TASK REQUIREMENTS:
Rewrite the lines below as a Markdown table with two columns, "Row" and "Line text," giving each nonblank line its own numbered row and skipping blank lines.

PROVIDED RECORDS:
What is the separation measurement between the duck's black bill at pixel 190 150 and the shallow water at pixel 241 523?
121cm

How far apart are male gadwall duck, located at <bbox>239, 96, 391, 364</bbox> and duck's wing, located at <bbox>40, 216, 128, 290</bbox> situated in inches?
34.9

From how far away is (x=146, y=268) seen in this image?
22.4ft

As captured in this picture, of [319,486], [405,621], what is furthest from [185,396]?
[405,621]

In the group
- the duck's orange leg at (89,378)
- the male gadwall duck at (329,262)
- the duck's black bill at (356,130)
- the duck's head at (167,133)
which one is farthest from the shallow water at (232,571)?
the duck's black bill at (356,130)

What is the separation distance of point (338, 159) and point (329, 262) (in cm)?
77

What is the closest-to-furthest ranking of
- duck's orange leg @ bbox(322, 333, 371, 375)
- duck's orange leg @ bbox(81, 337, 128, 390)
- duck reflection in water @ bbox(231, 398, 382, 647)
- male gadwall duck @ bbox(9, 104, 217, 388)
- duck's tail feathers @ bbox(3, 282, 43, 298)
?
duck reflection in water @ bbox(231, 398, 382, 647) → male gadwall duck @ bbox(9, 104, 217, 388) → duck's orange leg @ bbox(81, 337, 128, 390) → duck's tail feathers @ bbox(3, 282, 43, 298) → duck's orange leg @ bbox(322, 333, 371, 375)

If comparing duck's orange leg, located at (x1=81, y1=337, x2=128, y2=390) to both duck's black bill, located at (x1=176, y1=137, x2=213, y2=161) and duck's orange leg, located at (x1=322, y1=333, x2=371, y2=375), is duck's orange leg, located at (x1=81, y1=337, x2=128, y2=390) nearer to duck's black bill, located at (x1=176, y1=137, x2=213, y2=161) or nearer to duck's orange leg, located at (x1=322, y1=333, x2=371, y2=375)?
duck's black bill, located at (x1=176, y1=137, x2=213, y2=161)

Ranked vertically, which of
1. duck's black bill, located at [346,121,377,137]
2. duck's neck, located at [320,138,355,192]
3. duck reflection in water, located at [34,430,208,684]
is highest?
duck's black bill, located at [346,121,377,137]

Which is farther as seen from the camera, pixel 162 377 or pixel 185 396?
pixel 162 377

SOLUTION:
| Row | Line text |
|---|---|
| 1 | What is the separation measurement between the duck's black bill at pixel 190 150 and the shallow water at pixel 241 523? |
| 2 | 121cm |
| 3 | How far apart are male gadwall duck, located at <bbox>239, 96, 391, 364</bbox> and duck's wing, located at <bbox>40, 216, 128, 290</bbox> situated in inches? |
| 4 | 34.9 |
| 5 | From how far away is (x=146, y=268) seen in this image? |
| 6 | 22.4ft |
| 7 | As captured in this picture, of [319,486], [405,621], what is furthest from [185,396]? |
| 8 | [405,621] |
| 9 | In the group |
| 10 | - the duck's orange leg at (89,378) |
| 11 | - the male gadwall duck at (329,262) |
| 12 | - the duck's black bill at (356,130) |
| 13 | - the duck's head at (167,133) |
| 14 | which one is farthest from the shallow water at (232,571)? |
| 15 | the duck's black bill at (356,130) |
| 16 | What is the separation distance of point (338, 159) and point (329, 262) (in cm)? |
| 17 | 77 |
| 18 | What is the closest-to-furthest ranking of |
| 19 | - duck's orange leg @ bbox(322, 333, 371, 375) |
| 20 | - duck's orange leg @ bbox(81, 337, 128, 390) |
| 21 | - duck reflection in water @ bbox(231, 398, 382, 647) |
| 22 | - male gadwall duck @ bbox(9, 104, 217, 388) |
| 23 | - duck's tail feathers @ bbox(3, 282, 43, 298) |
| 24 | ? |
| 25 | duck reflection in water @ bbox(231, 398, 382, 647) → male gadwall duck @ bbox(9, 104, 217, 388) → duck's orange leg @ bbox(81, 337, 128, 390) → duck's tail feathers @ bbox(3, 282, 43, 298) → duck's orange leg @ bbox(322, 333, 371, 375) |
| 26 | If comparing duck's orange leg, located at (x1=81, y1=337, x2=128, y2=390) to both duck's black bill, located at (x1=176, y1=137, x2=213, y2=161) and duck's orange leg, located at (x1=322, y1=333, x2=371, y2=375), is duck's orange leg, located at (x1=81, y1=337, x2=128, y2=390) nearer to duck's black bill, located at (x1=176, y1=137, x2=213, y2=161) or nearer to duck's orange leg, located at (x1=322, y1=333, x2=371, y2=375)? |
| 27 | duck's black bill, located at (x1=176, y1=137, x2=213, y2=161) |
| 28 | Ranked vertically, which of |
| 29 | 1. duck's black bill, located at [346,121,377,137] |
| 30 | 2. duck's neck, located at [320,138,355,192] |
| 31 | 3. duck reflection in water, located at [34,430,208,684] |
| 32 | is highest? |
| 33 | duck's black bill, located at [346,121,377,137] |
| 34 | Which is farther as seen from the camera, pixel 162 377 or pixel 185 396? |
| 35 | pixel 162 377 |